THE TASK: Copy all the lines of the data that include the word "Zealand".
::::::::::
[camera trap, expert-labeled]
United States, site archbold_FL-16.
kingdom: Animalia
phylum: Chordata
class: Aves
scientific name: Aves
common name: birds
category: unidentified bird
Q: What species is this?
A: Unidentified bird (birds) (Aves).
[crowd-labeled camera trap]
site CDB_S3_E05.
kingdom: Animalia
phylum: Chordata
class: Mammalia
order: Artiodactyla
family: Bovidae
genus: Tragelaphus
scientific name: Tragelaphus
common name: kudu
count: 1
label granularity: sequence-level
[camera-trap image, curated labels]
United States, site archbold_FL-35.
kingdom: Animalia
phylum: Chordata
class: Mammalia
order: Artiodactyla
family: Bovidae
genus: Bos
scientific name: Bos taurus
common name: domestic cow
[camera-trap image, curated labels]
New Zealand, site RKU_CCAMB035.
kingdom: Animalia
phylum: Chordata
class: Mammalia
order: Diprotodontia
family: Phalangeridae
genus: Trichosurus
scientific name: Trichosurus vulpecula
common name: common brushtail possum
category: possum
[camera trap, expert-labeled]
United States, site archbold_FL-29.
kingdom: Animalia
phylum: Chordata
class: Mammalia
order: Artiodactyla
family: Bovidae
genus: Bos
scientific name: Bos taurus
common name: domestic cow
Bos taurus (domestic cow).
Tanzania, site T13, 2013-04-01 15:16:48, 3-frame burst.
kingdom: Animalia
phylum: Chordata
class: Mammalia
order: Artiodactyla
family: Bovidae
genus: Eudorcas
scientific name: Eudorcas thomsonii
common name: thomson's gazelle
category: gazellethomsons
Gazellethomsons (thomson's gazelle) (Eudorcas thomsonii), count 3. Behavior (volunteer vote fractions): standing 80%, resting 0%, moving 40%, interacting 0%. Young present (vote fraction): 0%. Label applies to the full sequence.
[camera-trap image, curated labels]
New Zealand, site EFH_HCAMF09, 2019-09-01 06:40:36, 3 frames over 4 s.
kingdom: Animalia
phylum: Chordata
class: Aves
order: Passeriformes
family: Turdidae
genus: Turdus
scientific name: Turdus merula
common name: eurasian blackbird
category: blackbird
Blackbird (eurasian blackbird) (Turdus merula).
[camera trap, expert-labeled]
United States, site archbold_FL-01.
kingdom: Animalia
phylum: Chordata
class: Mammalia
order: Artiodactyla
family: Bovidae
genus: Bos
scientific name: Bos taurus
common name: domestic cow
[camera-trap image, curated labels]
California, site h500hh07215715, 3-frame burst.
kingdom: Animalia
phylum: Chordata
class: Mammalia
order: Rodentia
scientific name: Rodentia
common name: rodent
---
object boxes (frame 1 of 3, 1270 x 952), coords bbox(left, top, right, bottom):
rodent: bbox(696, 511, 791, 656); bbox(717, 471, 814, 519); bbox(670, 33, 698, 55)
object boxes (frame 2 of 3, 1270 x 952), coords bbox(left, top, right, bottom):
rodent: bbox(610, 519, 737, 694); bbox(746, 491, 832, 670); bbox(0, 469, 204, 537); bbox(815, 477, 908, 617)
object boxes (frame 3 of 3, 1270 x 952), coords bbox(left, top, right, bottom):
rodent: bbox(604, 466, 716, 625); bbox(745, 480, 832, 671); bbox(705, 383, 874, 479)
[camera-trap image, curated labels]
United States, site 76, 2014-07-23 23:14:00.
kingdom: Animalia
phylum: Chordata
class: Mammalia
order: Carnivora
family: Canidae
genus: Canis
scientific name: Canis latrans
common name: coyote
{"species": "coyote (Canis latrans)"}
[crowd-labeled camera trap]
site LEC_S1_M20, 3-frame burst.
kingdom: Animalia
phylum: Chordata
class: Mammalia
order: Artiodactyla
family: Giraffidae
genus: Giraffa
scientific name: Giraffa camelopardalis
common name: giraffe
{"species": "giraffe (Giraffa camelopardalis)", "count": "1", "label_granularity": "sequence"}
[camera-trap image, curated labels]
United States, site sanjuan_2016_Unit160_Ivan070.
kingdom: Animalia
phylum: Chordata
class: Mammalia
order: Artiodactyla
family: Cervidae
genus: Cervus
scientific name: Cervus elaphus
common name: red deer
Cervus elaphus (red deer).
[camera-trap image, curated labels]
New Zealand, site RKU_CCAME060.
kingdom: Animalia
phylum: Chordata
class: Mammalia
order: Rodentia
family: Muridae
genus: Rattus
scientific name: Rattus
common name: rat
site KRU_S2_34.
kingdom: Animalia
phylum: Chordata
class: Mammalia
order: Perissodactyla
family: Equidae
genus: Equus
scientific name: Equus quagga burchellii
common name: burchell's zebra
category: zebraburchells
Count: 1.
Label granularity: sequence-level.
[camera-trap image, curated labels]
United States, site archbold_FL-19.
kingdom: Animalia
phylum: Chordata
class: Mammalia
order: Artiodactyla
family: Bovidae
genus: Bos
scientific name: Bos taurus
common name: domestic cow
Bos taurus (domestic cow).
::::::::::
RESPONSE BOX:
New Zealand, site RKU_CCAMB035.
New Zealand, site EFH_HCAMF09, 2019-09-01 06:40:36, 3 frames over 4 s.
New Zealand, site RKU_CCAME060.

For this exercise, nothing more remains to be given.